Tuesday, 22 October 2013

The Casual Vacancy, The Catcher in the Rye and Heartbreak Hotel

I have never been keen on soaps on TV and The Casual Vacancy is the literary equivalent. I didn't expect great writing from JK Rowling so I wasn't disappointed. What we did get was a tightly plotted but uneven drama full of nasty, argumentative people mainly being horrible to each other. I'm not sure what kept me going, probably I was hoping that something interesting might turn up. I guess it does, but only on occasions. As I said, pretty uneven. Some fairly tedious sections interspersed with a rare brilliantly constructed episode. A party and a break-up come to mind. So why did I give it as much as three stars? For one reason. The writing for the teenage characters was absolutely wizard. (Get it?) There are quite a few of them, and their stories take up a good chunk of the book. Here, the writing suddenly takes off. I'm sure it was not just my imagination.

My occasional dabble with classics led me to The Catcher in the Rye by J.D. Salinger. I felt it was a bit of a let down. I found the first half of this short novel to be sharp and original. However I eventually found Holden, our seventeen year old narrator, to become quite tiresome and repetitive. Although the descriptions of New York in the fifties were very well written. I just wished I had had read it when I was a lot younger.

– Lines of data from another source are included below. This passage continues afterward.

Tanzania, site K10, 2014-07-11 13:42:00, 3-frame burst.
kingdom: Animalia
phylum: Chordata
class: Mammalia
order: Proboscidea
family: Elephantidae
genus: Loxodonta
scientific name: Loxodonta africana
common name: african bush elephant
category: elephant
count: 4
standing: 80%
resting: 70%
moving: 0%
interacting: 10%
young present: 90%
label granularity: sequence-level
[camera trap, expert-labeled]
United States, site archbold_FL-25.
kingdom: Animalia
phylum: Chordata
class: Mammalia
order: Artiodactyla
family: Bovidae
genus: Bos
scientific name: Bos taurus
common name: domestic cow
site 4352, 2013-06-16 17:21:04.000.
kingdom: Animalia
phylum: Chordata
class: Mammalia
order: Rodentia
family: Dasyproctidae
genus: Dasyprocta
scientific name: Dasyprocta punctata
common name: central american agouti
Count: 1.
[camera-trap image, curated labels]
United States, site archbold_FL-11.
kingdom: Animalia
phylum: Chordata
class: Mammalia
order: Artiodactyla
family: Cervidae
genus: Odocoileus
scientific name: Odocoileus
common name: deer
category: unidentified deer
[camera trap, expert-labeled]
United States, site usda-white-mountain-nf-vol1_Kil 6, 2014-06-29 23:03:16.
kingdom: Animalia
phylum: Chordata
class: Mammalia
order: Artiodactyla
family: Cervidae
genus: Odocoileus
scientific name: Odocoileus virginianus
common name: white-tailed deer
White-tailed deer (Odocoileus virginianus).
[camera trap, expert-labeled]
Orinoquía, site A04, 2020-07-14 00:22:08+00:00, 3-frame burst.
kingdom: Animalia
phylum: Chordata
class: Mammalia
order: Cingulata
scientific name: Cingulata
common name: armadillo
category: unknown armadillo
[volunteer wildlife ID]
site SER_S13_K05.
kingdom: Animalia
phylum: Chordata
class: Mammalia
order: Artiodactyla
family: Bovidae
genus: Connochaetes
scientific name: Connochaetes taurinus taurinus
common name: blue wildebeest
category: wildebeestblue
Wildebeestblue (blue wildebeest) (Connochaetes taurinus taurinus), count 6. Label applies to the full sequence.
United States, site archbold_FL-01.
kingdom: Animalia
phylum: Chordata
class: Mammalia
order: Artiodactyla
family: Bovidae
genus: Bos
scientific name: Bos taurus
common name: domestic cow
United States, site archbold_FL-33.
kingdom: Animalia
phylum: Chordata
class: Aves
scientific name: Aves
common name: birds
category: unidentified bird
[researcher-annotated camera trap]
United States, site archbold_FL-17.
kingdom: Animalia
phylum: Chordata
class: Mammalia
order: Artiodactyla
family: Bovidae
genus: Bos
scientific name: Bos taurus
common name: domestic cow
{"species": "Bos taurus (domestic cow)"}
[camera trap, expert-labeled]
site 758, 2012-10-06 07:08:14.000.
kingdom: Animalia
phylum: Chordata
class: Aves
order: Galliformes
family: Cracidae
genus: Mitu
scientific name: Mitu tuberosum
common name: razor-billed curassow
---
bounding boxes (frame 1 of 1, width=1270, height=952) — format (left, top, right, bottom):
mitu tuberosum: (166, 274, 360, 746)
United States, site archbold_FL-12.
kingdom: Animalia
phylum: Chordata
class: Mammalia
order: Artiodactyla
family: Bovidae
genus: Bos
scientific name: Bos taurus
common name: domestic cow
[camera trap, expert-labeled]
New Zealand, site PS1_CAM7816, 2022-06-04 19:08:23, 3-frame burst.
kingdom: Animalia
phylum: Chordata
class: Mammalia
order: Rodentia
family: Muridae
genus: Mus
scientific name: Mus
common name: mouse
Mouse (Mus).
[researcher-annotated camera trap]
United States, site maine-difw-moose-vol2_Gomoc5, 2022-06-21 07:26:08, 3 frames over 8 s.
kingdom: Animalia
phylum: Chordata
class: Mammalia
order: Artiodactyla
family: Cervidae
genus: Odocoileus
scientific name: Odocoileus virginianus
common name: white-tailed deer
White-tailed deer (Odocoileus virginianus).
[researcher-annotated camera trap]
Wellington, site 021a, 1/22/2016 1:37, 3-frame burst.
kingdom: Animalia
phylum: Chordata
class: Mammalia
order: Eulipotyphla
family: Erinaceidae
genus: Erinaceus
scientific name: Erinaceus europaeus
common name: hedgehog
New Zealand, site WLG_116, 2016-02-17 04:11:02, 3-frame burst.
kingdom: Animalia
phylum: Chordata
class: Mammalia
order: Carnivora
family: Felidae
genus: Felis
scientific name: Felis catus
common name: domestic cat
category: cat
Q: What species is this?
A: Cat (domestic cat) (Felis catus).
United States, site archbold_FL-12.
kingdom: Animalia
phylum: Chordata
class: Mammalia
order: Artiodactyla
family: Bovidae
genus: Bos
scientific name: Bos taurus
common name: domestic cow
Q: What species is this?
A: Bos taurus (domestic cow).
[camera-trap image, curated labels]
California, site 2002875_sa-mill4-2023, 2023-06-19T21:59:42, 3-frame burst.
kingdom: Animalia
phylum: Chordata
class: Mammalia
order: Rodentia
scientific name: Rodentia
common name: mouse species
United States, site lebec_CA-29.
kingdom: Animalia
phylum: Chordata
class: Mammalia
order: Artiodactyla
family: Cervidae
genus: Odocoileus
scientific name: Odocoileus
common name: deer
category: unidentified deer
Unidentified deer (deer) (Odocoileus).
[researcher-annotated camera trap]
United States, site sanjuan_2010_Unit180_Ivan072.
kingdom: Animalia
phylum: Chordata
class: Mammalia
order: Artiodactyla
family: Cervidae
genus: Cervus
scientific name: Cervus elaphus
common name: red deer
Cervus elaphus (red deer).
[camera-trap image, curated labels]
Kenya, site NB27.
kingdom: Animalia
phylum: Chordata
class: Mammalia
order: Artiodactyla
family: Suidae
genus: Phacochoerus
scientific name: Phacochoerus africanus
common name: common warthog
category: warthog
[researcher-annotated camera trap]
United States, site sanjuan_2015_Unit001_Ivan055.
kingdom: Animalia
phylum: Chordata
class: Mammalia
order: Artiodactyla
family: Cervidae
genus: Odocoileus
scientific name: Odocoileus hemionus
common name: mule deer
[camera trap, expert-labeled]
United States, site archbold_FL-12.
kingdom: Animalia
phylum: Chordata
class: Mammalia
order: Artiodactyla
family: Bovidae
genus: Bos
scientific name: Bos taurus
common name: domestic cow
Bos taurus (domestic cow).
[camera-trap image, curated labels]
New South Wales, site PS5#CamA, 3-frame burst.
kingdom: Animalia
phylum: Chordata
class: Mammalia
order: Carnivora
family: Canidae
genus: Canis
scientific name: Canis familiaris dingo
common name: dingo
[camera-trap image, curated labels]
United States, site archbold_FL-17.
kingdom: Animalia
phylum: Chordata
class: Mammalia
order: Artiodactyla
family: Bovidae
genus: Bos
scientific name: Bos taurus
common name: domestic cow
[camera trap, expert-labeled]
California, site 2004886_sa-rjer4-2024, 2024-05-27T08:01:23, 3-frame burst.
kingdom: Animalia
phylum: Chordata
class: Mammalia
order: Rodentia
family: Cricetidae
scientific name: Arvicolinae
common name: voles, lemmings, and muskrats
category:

After the intensity of having just read "The Garden of Evening Mists" for Book Club,  I plumped for a change in style with Heartbreak Hotel by Deborah Moggach. I was thrilled with this funny and frivolous story for those of us of mature years. OK, it was fairly predictable as a number of lonely people descend upon ex-actor Buffy's run down B&B come hotel for his "Courses for Divorces". But the warmth of the storytelling is so powerful, it towed me a long in it's witty and manipulative wake. There is a feeling that, after the success of the movie "The Best Exotic Marigold Hotel" that was based on the author's novel "These Foolish Things", this is a film script instead of a book, but there is too much to enjoy to quibble. Yes, the British acting establishment will be queuing up for the roles of Buffy, his ex-wives, his children and hotel guests, and it would make a decent movie. Except that some of the best stuff here relies on reminiscences of the character's previous lives, and at the same time being a study of city versus country as they are today. As an antidote to something serious, this is just the ticket.